La venida de Cristo entre nosotros tiene como fin llevarnos al Padre. De hecho, "A Dios nadie le ha visto jamás: el Hijo único, que está en el seno del Padre, él lo ha revelado". Esta revelación histórica, hecha por Jesús, con gestos y palabras, nos llega a nosotros a través de la acción interior del Padre y la iluminación del Espíritu Santo. De este modo, se da una comunión trinitaria que comienza ya durante la existencia terrena y que tiene como meta la plenitud de la visión, cuando "seremos semejantes a él, porque lo veremos tal cual es".
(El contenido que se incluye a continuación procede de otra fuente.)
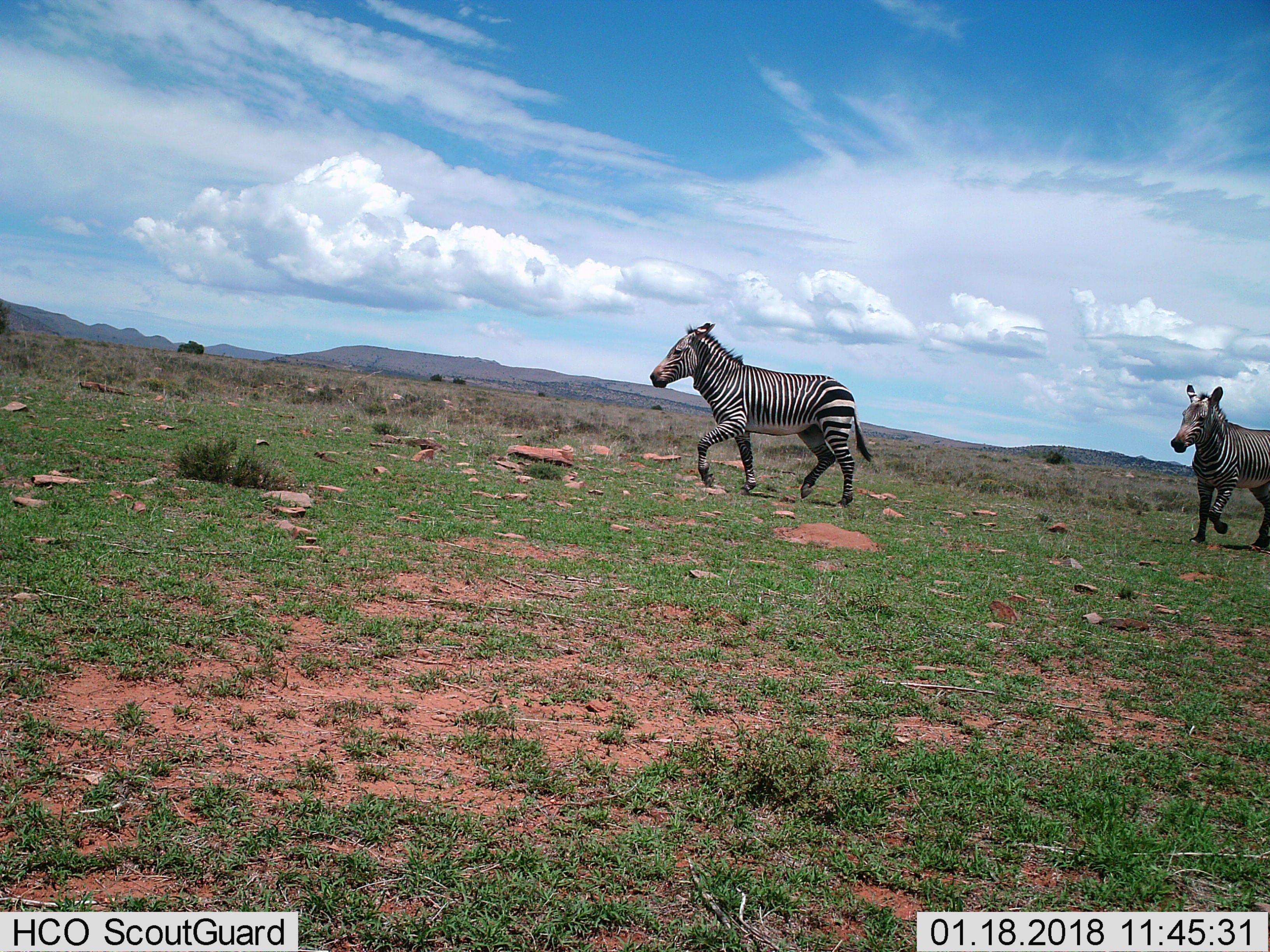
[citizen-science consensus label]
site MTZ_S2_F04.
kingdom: Animalia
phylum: Chordata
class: Mammalia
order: Perissodactyla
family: Equidae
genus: Equus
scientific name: Equus zebra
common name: mountain zebra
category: zebramountain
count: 2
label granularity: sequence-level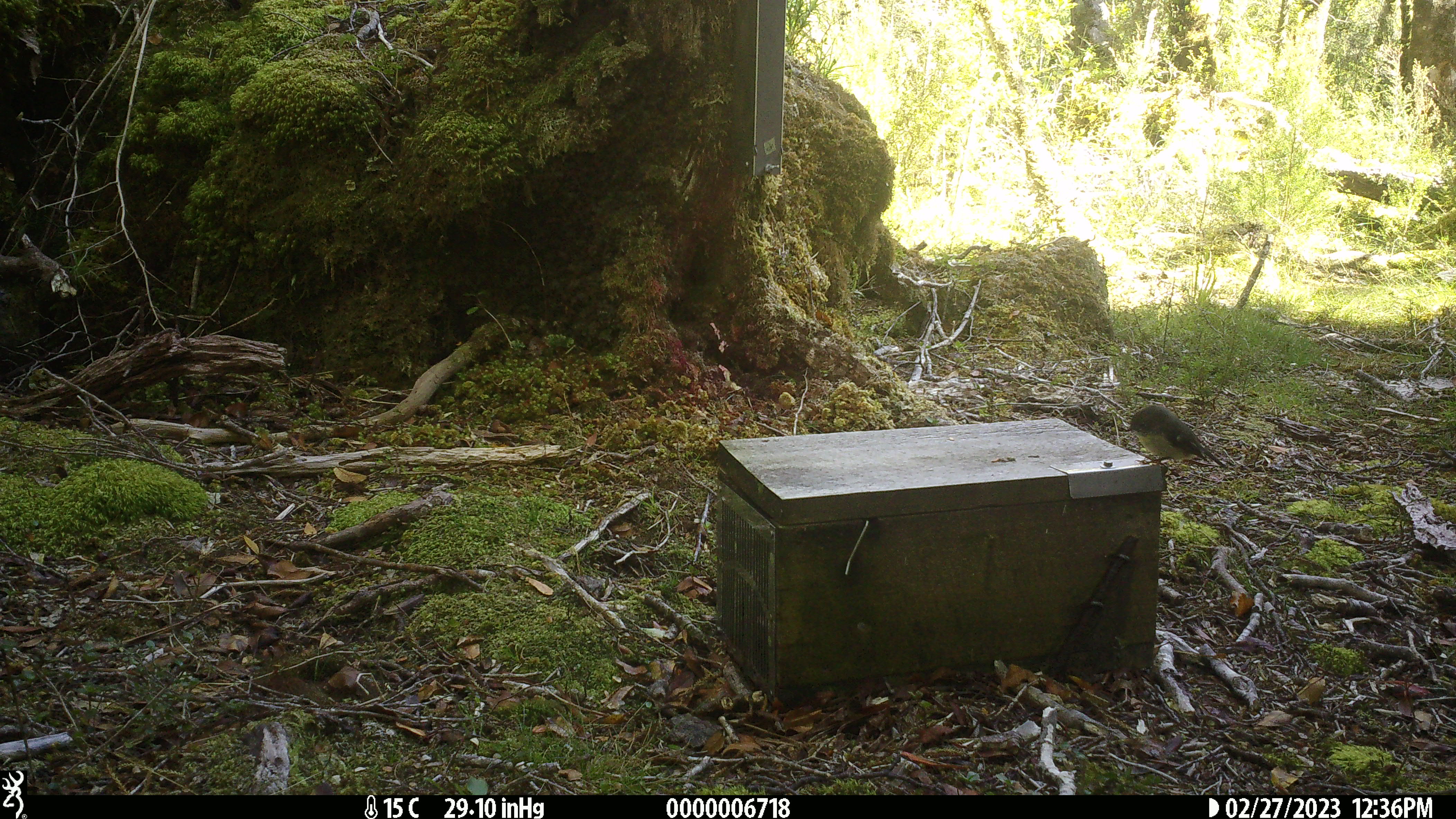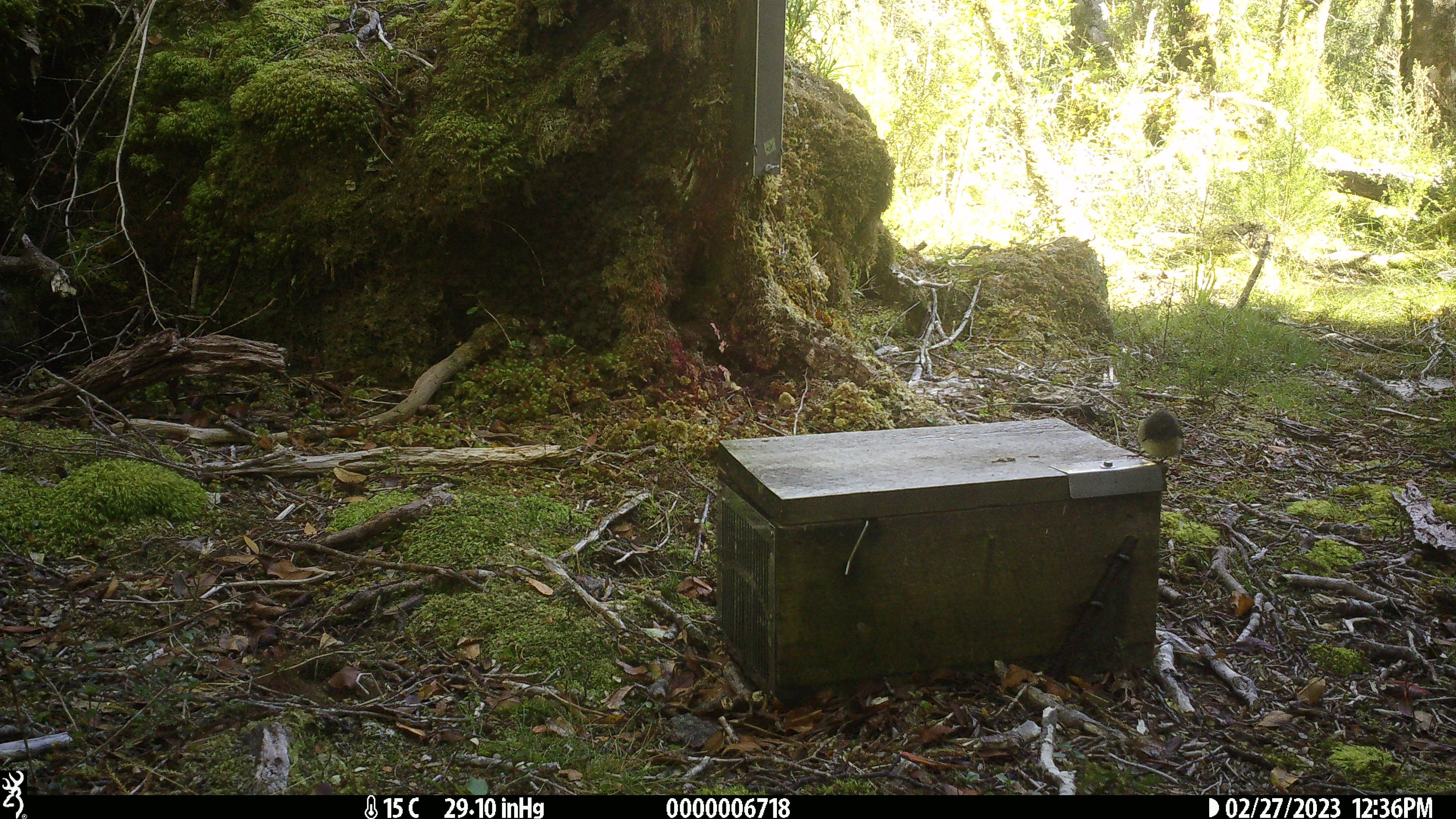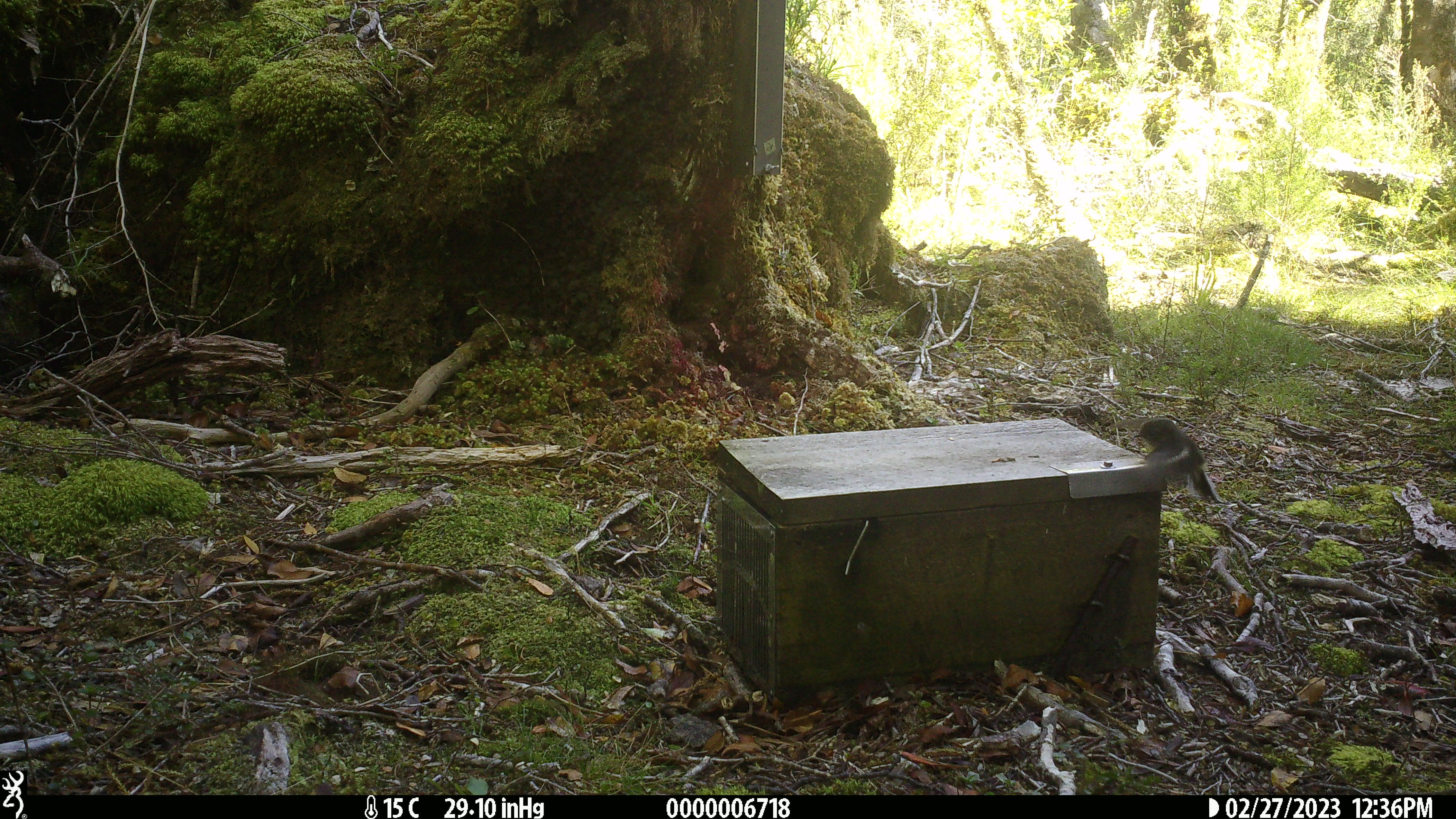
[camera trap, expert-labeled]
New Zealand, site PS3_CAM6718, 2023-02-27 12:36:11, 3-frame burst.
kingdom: Animalia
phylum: Chordata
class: Aves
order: Passeriformes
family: Petroicidae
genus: Petroica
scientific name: Petroica macrocephala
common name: tomtit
Tomtit (Petroica macrocephala).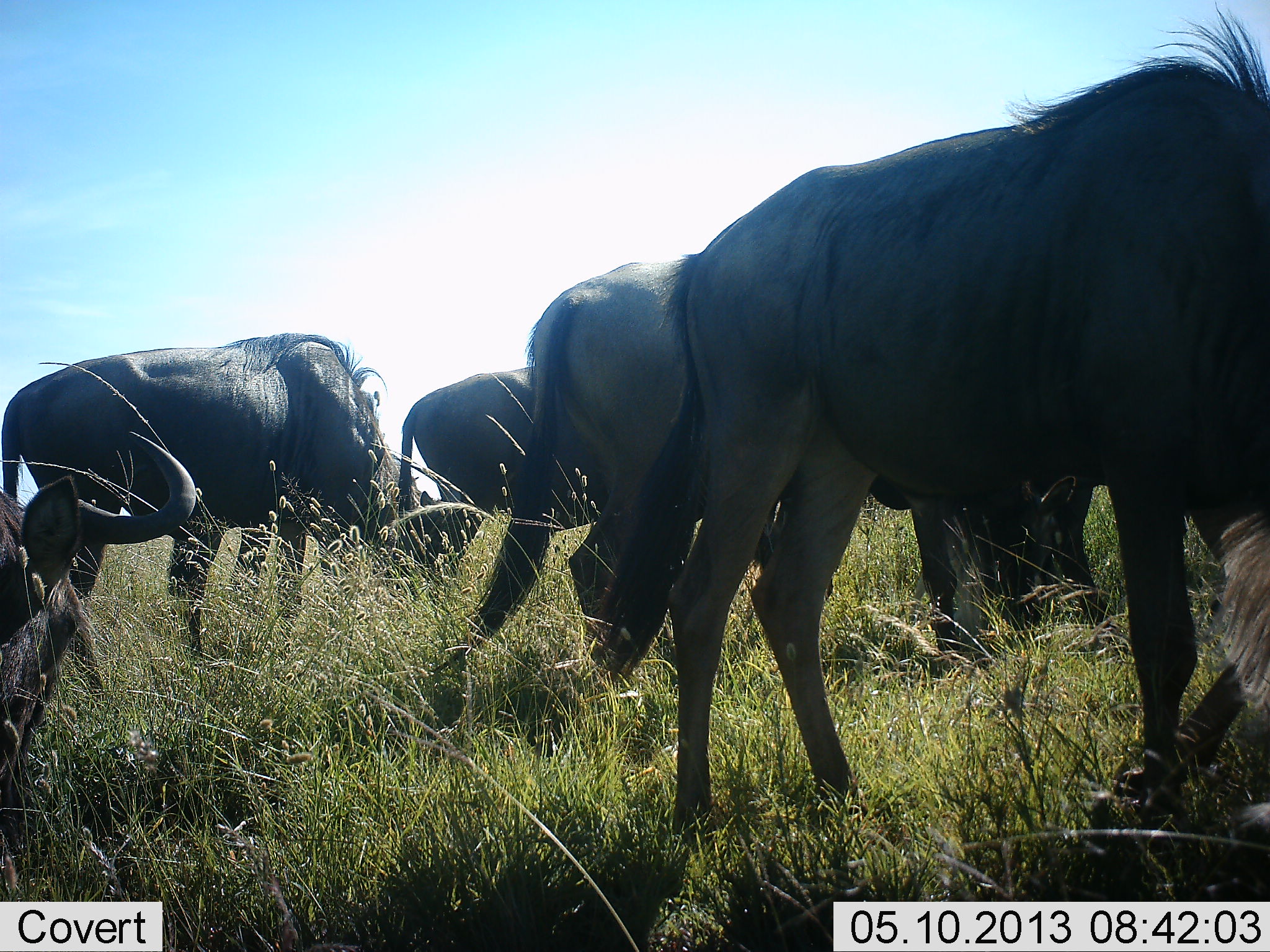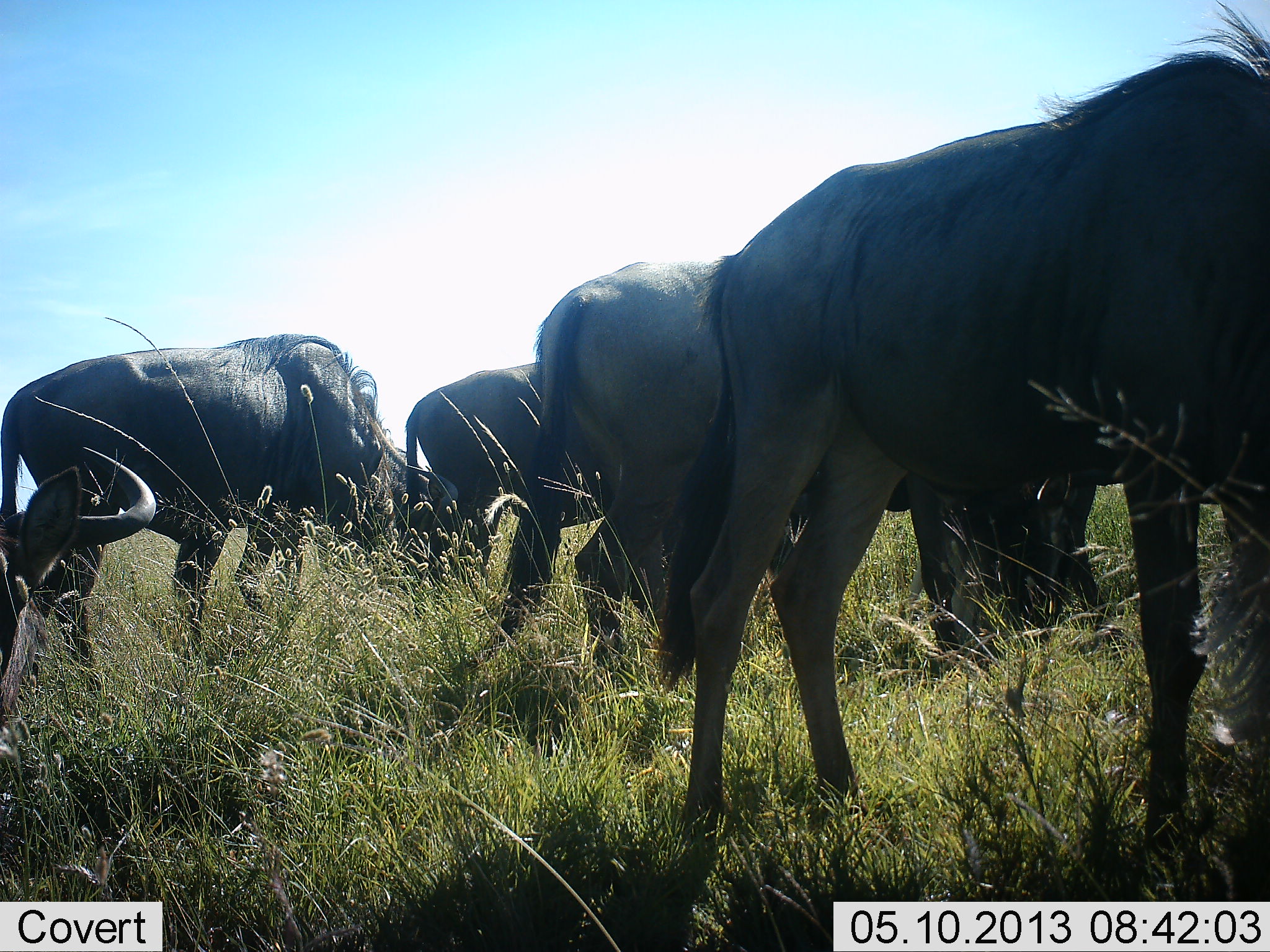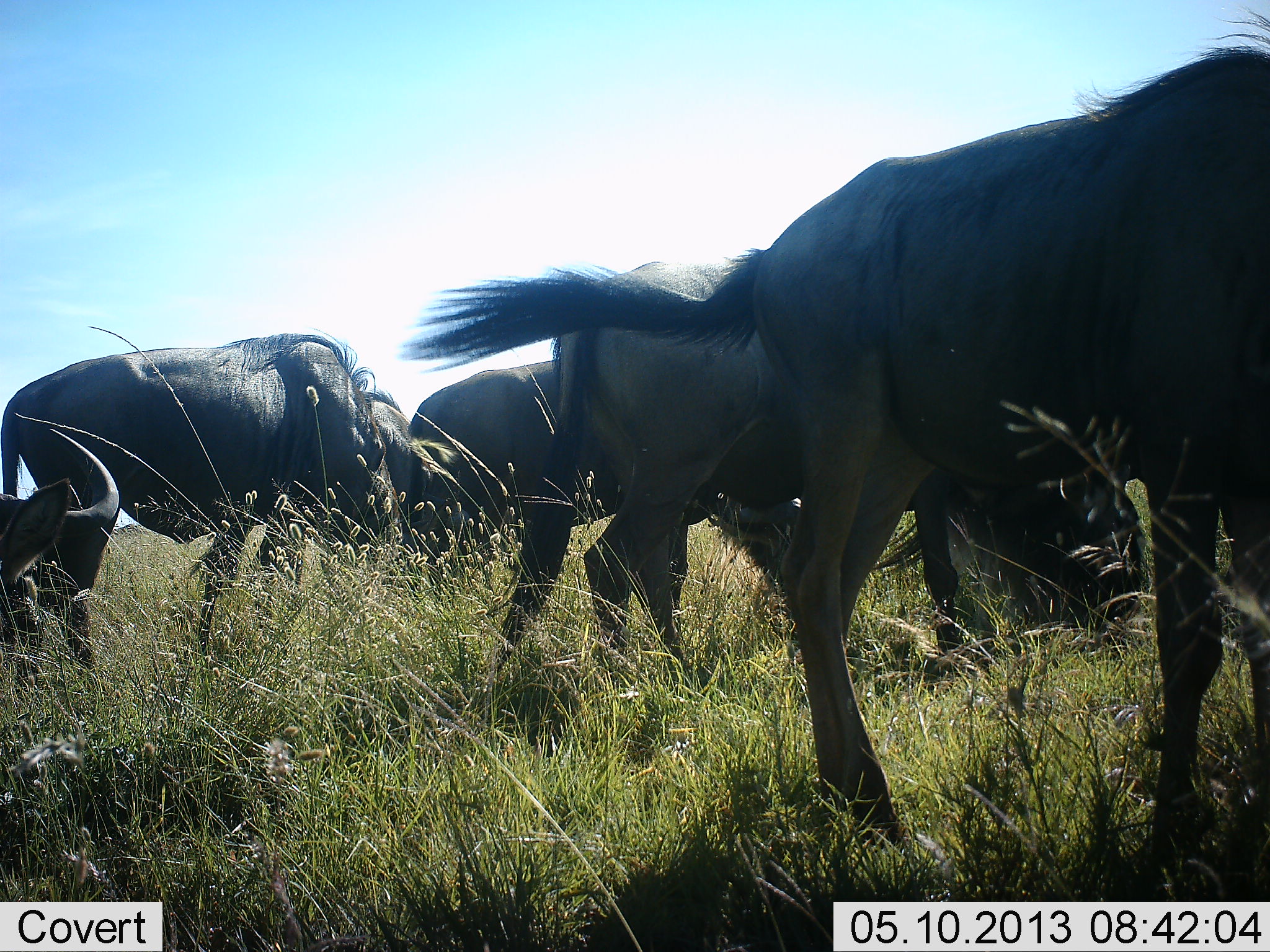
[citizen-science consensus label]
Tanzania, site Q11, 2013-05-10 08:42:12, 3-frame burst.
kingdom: Animalia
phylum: Chordata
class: Mammalia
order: Artiodactyla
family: Bovidae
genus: Connochaetes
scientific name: Connochaetes taurinus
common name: blue wildebeest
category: wildebeest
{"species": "wildebeest (blue wildebeest) (Connochaetes taurinus)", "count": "6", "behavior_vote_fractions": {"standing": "46%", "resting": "14%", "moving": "29%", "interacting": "0%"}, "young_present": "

Ahora Cristo sigue caminando junto a nosotros a través de los senderos de la historia, en virtud de su promesa: "he aquí que yo estoy con vosotros, todos los días, hasta el fin del mundo". Está presente a a través de su Palabra, Palabra que llama, que invita, que interpela personalmente, como sucedió en el caso de los apóstoles. Cuando la Palabra toca a una persona, nace la obediencia, es decir la escucha que cambia la vida. El cristiano se alimenta cada día del pan de la Palabra. Privado de él, está como muerto, y ya no tiene nada que comunicar a sus hermanos, porque la Palabra es Cristo.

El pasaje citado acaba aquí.